*WHAT THIS TASK INVOLVES*:
The entire listing is to be repeated verbatim.

*STORED DATA*:
######
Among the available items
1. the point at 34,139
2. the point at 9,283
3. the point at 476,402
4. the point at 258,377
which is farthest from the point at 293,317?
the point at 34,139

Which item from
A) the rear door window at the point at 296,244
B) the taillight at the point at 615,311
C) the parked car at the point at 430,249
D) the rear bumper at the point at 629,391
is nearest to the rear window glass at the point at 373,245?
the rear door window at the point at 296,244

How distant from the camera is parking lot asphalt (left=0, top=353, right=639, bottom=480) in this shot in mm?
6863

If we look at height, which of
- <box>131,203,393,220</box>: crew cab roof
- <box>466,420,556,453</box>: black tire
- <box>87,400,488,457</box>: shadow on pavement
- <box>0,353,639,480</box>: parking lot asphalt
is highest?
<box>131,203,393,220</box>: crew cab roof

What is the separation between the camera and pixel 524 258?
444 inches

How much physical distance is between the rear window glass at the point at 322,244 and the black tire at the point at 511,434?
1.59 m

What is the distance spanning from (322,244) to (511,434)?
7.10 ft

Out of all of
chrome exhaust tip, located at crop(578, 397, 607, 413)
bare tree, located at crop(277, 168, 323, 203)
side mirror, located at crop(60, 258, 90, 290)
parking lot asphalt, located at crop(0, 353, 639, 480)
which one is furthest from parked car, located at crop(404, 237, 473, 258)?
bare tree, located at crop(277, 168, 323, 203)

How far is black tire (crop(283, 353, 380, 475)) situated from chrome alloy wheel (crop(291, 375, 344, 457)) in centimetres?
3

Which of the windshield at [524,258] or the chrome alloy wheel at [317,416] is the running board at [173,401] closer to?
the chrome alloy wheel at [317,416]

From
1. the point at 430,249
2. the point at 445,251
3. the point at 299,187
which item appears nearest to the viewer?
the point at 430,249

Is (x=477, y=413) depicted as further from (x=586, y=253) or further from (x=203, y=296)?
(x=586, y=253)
######
*SOLUTION TO THIS PROBLEM*:
Among the available items
1. the point at 34,139
2. the point at 9,283
3. the point at 476,402
4. the point at 258,377
which is farthest from the point at 293,317?
the point at 34,139

Which item from
A) the rear door window at the point at 296,244
B) the taillight at the point at 615,311
C) the parked car at the point at 430,249
D) the rear bumper at the point at 629,391
is nearest to the rear window glass at the point at 373,245?
the rear door window at the point at 296,244

How distant from the camera is parking lot asphalt (left=0, top=353, right=639, bottom=480) in this shot in mm?
6863

If we look at height, which of
- <box>131,203,393,220</box>: crew cab roof
- <box>466,420,556,453</box>: black tire
- <box>87,400,488,457</box>: shadow on pavement
- <box>0,353,639,480</box>: parking lot asphalt
is highest?
<box>131,203,393,220</box>: crew cab roof

What is the separation between the camera and pixel 524 258?
444 inches

How much physical distance is between the rear window glass at the point at 322,244 and the black tire at the point at 511,434?
1.59 m

What is the distance spanning from (322,244) to (511,434)?
7.10 ft

Out of all of
chrome exhaust tip, located at crop(578, 397, 607, 413)
bare tree, located at crop(277, 168, 323, 203)
side mirror, located at crop(60, 258, 90, 290)
parking lot asphalt, located at crop(0, 353, 639, 480)
which one is furthest from parked car, located at crop(404, 237, 473, 258)?
bare tree, located at crop(277, 168, 323, 203)

How far is black tire (crop(283, 353, 380, 475)) situated from chrome alloy wheel (crop(291, 375, 344, 457)) in centimetres?
3

Which of the windshield at [524,258] or the chrome alloy wheel at [317,416] is the running board at [173,401] closer to?
the chrome alloy wheel at [317,416]

From
1. the point at 430,249
2. the point at 445,251
3. the point at 299,187
which item appears nearest to the viewer?
the point at 430,249

Is (x=477, y=413) depicted as further from (x=586, y=253) or further from (x=203, y=296)?
(x=586, y=253)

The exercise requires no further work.